In doing so, the MAS is dialling up supervision over financial institutions and the potential illicit financing that these firms may engage in.
Ravi Menon, managing director of MAS, said in a statement: "As our financial centre grows in scale, sophistication and connectivity, so does the risk of criminal elements abusing our financial system.
"We will strengthen our supervision of financial institutions' controls to combat money laundering and illicit financing. And we will enhance our enforcement capability to deter poor controls or criminal behaviour in the industry. The MAS is resolved to ensure that Singapore remains a clean and trusted financial centre."
The changes, to take effect from August, will centralise existing regulatory work in these areas.
With its new anti-money laundering department, the MAS will streamline existing responsibilities for regulatory policies relating to money laundering and other illicit financing risks. A dedicated supervisory team would be formed to monitor these risks and carry out on-site supervision of how financial institutions manage these risks, bringing together functions now carried out by different departments in the MAS.

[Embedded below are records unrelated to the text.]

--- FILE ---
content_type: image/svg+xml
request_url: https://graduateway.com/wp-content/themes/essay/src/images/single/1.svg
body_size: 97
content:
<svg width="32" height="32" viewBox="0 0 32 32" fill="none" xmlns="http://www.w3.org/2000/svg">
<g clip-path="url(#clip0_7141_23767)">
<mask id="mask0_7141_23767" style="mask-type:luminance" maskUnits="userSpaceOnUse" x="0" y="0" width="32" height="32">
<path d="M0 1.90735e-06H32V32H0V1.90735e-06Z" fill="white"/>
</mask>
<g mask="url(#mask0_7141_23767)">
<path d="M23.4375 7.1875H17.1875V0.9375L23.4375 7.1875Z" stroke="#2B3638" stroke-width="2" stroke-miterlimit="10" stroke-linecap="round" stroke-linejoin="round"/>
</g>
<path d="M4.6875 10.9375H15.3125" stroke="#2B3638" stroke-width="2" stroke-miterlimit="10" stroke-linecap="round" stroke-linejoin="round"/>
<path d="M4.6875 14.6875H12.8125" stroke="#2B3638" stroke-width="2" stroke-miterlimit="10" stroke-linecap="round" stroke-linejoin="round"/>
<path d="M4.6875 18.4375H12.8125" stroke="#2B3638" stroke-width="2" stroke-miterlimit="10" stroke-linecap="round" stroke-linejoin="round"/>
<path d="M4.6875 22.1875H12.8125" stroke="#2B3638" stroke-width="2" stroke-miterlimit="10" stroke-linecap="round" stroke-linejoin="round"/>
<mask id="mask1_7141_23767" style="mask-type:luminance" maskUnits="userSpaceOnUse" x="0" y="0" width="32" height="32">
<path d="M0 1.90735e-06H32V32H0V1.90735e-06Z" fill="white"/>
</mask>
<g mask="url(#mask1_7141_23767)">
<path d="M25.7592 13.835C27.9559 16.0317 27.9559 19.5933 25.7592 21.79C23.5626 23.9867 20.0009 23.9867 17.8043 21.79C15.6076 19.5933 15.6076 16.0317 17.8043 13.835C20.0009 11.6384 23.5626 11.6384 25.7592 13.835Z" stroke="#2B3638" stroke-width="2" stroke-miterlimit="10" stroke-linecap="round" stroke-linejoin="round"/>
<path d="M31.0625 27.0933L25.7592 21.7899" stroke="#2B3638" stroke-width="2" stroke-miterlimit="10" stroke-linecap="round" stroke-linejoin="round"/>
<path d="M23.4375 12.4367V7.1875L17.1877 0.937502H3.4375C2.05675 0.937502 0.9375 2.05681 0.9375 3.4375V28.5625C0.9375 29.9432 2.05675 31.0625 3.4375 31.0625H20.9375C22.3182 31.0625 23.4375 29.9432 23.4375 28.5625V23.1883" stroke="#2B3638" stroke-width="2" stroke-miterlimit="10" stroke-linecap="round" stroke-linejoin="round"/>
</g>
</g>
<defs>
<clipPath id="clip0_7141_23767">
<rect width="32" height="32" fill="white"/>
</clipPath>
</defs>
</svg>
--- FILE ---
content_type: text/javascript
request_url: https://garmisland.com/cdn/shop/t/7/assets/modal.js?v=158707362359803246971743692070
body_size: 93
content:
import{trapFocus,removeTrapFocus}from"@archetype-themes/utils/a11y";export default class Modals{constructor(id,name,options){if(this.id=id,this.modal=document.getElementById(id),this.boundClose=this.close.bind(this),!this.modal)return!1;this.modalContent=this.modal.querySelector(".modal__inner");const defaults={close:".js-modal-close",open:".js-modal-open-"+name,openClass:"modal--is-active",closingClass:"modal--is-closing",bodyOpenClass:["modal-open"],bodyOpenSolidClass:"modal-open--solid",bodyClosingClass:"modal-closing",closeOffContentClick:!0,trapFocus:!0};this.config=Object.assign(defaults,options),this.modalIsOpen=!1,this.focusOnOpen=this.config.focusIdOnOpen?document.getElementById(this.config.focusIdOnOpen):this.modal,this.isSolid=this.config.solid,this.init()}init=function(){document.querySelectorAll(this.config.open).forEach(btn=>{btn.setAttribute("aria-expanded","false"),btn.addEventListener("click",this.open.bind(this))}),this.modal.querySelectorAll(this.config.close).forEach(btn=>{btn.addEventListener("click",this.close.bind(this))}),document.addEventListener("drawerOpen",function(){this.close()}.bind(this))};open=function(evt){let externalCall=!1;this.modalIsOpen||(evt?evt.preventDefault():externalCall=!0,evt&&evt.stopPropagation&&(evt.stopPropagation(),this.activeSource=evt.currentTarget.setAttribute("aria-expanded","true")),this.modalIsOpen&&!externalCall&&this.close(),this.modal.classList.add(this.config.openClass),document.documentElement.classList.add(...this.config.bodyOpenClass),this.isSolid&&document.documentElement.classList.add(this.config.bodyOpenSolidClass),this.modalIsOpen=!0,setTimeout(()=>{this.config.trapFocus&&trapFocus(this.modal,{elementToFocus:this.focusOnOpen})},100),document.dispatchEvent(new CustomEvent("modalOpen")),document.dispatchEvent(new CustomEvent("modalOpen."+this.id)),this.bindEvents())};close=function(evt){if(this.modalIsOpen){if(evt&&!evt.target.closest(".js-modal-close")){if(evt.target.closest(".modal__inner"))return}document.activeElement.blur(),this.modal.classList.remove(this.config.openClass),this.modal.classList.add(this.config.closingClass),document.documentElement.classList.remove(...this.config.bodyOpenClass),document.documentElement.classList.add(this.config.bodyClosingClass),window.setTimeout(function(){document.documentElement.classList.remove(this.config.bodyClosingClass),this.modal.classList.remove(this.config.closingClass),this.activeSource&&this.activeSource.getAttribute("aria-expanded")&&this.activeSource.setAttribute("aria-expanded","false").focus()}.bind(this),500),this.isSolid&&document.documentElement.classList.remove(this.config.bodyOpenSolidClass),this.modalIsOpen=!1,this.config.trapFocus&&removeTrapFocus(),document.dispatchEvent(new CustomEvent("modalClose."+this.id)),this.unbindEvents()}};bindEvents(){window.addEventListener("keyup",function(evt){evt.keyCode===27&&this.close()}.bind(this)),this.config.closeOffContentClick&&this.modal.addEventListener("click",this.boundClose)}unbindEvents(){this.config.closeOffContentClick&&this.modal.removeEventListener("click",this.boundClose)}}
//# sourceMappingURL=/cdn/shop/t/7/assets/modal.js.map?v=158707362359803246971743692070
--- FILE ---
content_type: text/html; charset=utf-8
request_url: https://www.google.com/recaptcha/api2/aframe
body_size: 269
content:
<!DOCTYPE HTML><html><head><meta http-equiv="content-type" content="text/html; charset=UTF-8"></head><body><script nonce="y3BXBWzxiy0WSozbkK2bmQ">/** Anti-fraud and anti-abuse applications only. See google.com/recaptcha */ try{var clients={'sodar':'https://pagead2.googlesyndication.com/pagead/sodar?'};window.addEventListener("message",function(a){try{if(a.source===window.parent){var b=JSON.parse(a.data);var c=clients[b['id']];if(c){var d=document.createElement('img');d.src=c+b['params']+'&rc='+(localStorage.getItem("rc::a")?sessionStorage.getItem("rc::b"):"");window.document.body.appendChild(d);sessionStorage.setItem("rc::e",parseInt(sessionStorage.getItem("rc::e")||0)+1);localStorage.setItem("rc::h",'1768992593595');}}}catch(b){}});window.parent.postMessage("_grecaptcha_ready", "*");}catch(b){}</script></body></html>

This follows the regulator's move last month to order BSI Bank to draw its shutters in Singapore, calling it the "worst case of control lapses and gross misconduct" ever seen in the Singapore financial sector. The bank has been embroiled in investigations into scandal-ridden 1Malaysia Development Bhd.
It was the first time since 1984 that the MAS had ordered a bank to close, and followed at least three inspections of the Swiss private bank. The "more intrusive" third inspection in 2015 revealed multiple breaches of anti-money laundering regulations and "a pervasive pattern of non-compliance". The MAS also referred to the public prosecutor six members of BSI Bank's senior management and staff, for an assessment into whether they have committed criminal offences.
The MAS told The Business Times that in the last few years, it has been progressively intensifying its supervision of financial institutions' controls against money laundering and illicit financing; the latest move was a natural progression of such efforts.
An MAS spokeswoman said: "This was necessary in view of the strong growth of the financial sector, including the wealth-management business." She added that the MAS has also imposed higher penalties on financial institutions for lapses in their controls against illicit financial flows.
"The impetus for the setting up of the dedicated AML (anti-money laundering) department therefore predates the recent action against BSI Bank and the ongoing review of other financial institutions with respect to suspicious transactions and relationships. But these recent developments have indeed underscored the merits of bringing together supervisory resources from across the MAS to give a centralised focus on combating money laundering."
Shashi Nathan, a Withers KhattarWong partner in the criminal-litigation practice, said it is too early to know whether the MAS' move would lead to more intrusive supervision. But he suggested having dedicated departments would help it better handle the increasing complexities of transactions, which can be "mired in technicalities".
"The creation of a specialist department is a really good step for the country. It shows that Singapore takes AML seriously," he said. "Singapore is not the same place as it was 10 years ago. You've got two casinos, and the influx of high-net-worth individuals."
The MAS said it is not possible to prevent regulatory breaches and misconduct even with intrusive supervision. "A strong enforcement capability is necessary to conduct rigorous investigations of suspected violations and misdemeanours and to take swift actions to establish culpability and punish as appropriate the institutions or individuals who have breached MAS regulations."
The new department will be responsible for enforcement actions arising from breaches of MAS's banking, insurance and capital markets regulations and investigate capital markets misconduct offences with the Commercial Affairs Department.
Meanwhile, terrorism financing has also grown in sophistication. A late-2015 report by the Financial Action Task Force showed Al Qaeda in Iraq had used spreadsheets and standardised financial accounting reports to maintain a system of revenue sharing between sub-units.
But it is not as if terrorists need much money to inflict terror. The Charlie Hebdo attack was likely funded by 6,000 euros (S$9,180) in consumer loans (obtained with forged documents), proceeds from the sale of a used car and the sale of counterfeit goods, the report said.